10 Endurance Tips
- To build stamina, you can do specific exercises, like walking, jogging, snow shoeing, cross-country skiing, or any activity that raises your heart rate and breathing for an extended period of time.
- Do at least 30 minutes of endurance activities on most days.
- If you prefer, divide your 30 minutes into shorter sessions of no less than 10 minutes each. Dividing up your 30 minutes is a great way for someone to begin endurance training.
- The more vigorous the exercise, the greater the benefits; to a point.
- Warm up and cool down with a slower version of the activity to be performed.

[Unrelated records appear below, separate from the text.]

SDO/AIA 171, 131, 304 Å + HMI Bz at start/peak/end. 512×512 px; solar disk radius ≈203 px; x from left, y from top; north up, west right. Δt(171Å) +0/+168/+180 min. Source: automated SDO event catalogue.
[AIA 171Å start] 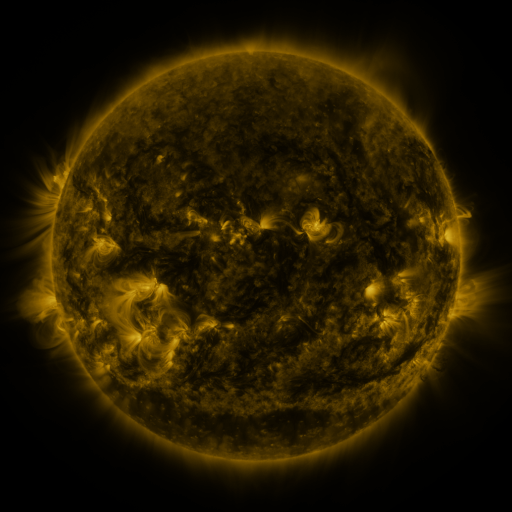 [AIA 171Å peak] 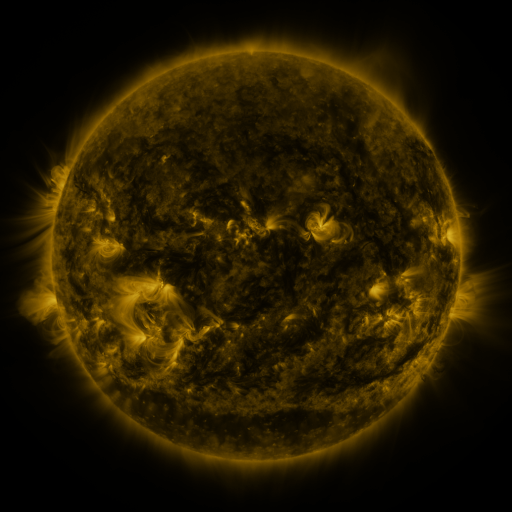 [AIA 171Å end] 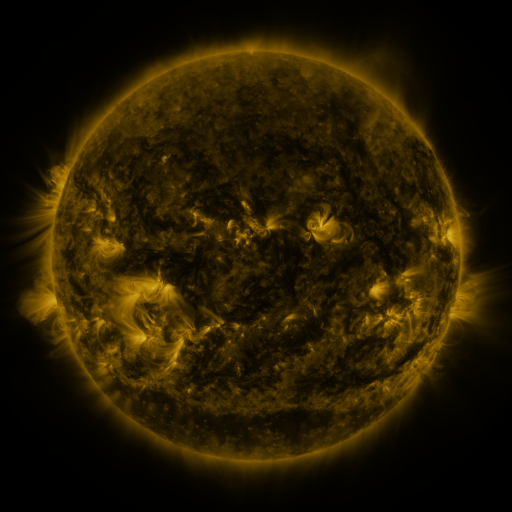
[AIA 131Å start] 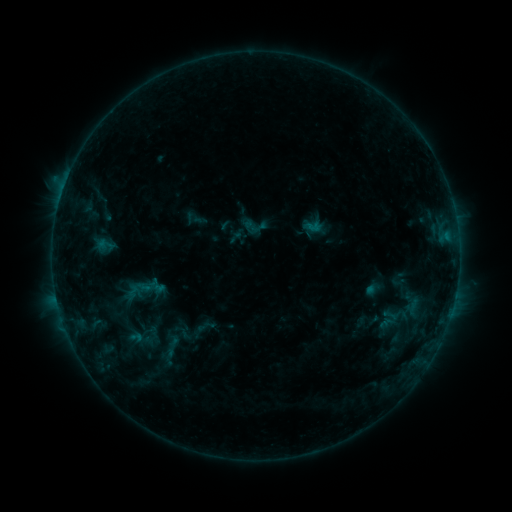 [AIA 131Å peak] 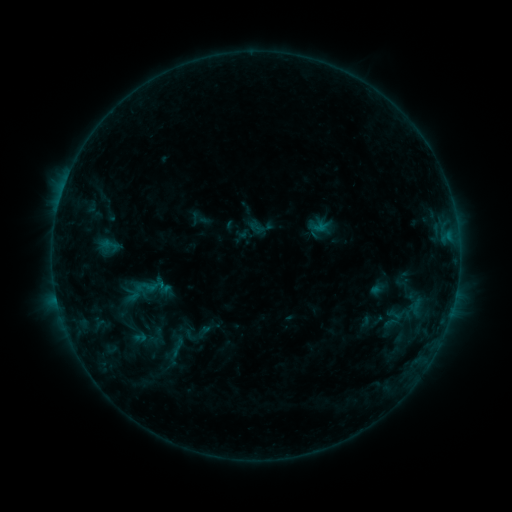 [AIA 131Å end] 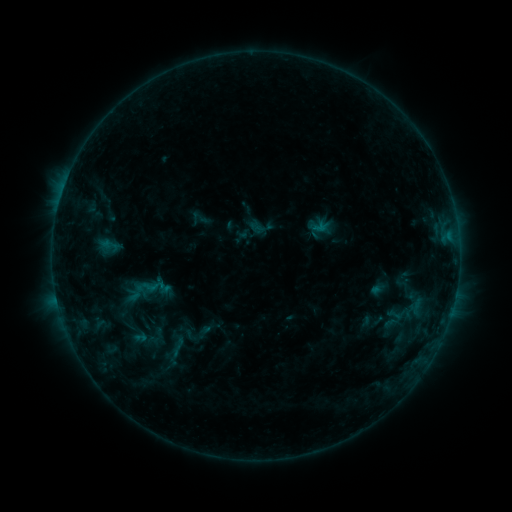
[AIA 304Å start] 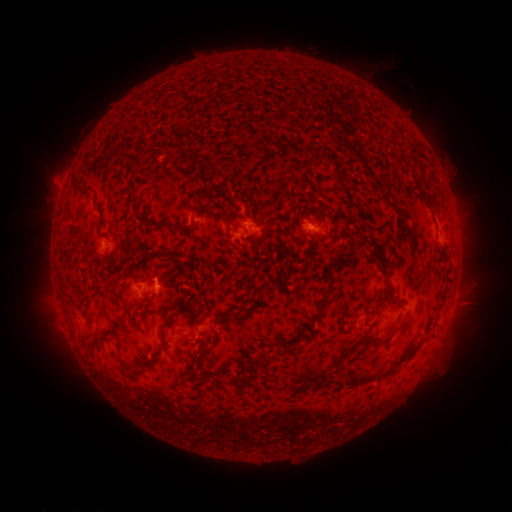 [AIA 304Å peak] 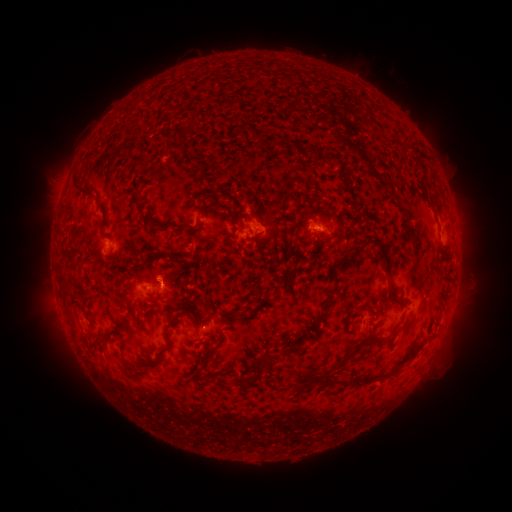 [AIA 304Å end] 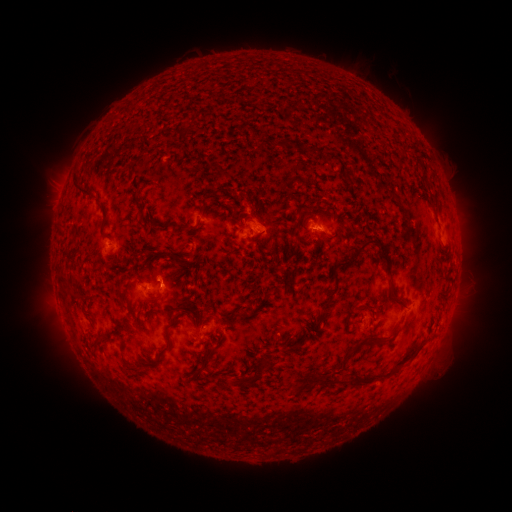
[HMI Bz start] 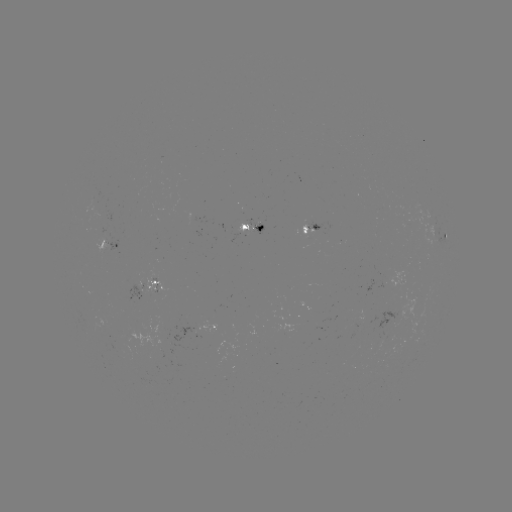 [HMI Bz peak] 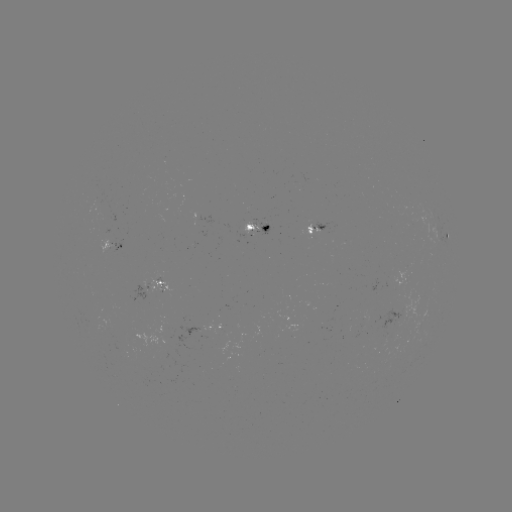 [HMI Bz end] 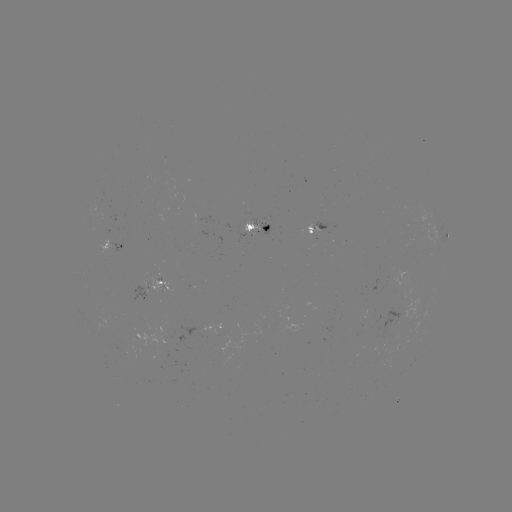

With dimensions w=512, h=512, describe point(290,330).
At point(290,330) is emerging-flux region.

- Activities shouldn't make you breathe so hard that you can't talk. They shouldn't cause dizziness or chest pain.
- When you are ready to progress, first increase the amount of time (duration), then the difficulty, of your activity.
- Always stretch AFTER endurance exercises when the muscles are warm.
- If you are training for a specific event (i.e. a marathon) do sport specific exercises. This means that if you are going to be running 26.2 miles then your training will be running. If you are going to be walking a marathon then you'd be walking as your mode of training.
- If you are just wanting to improve your endurance so you can keep up with your grandchildren then I would suggest cross training. You could do a circuit of cardiovascular "events". Example: 10 minutes on the bike, 10 minutes on the treadmill, 10 minutes on the rowing machine. That's a 30 minute workout and it prepares your muscles including heart and lungs for just about any activity.